Hertz, Heinrich Rudolf (1857–1894)
Heinrich Hertz was a German physicist who discovered radio waves, and demonstrated that heat waves (infrared) and light are also part of the electromagnetic spectrum.
Heinrich Hertz was born in Hamburg and studied at the universities of Munich and Berlin. At the latter, in 1880, he became assistant to Hermann von Helmholtz. In 1883 he began to lecture in Kiel, in 1885 was appointed professor of physics at Karlsruhe Technical College, and in 1889 succeeded Clausius at the University of Bonn.

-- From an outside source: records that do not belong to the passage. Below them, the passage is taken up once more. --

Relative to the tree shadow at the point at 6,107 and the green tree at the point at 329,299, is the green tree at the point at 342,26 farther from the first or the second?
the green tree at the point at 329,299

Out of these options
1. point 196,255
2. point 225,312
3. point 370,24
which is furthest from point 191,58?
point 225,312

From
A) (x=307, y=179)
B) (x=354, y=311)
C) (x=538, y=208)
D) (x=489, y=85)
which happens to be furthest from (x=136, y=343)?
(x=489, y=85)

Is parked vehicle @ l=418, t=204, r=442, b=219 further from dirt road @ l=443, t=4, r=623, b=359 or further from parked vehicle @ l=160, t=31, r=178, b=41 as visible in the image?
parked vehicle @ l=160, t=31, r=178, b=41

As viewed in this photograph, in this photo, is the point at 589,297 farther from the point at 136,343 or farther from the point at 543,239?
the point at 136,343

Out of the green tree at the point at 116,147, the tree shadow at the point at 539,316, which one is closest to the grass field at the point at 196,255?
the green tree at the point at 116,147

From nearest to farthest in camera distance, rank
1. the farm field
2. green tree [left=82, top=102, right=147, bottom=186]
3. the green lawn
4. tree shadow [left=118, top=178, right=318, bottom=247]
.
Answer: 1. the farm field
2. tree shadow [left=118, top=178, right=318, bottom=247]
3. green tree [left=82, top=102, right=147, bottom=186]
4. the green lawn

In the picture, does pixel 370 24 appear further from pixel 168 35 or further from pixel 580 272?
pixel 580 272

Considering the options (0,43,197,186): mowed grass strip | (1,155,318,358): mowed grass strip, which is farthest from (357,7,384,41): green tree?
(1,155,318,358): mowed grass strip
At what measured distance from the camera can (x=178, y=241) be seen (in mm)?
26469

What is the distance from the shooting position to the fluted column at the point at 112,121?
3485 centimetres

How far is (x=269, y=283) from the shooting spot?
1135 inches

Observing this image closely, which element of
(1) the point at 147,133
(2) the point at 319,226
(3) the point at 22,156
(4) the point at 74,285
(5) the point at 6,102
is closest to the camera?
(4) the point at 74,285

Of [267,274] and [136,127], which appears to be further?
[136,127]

Hertz greatly advanced the science of electromagnetism, continuing the work of Michael Faraday and James Clerk Maxwell, and was an ingenious experimenter. He discovered, broadcast (c. 1886), and received the radio waves predicted by Maxwell. He showed also that they could be reflected, refracted, polarized, and diffracted much as light, and that they traveled at the same speed though their wavelength was much greater. Hertz also discovered in 1887 that an electric spark occurs more readily when the electrodes are irradiated with ultraviolet light (the Hertz effect), and consequence of the photoelectric effect.
Hertz died from blood poisoning at the age of 36, and did not live long enough to see Marconi turn radio transmission into a worldwide system of communication.
The SI unit of frequency, the hertz, is named after him.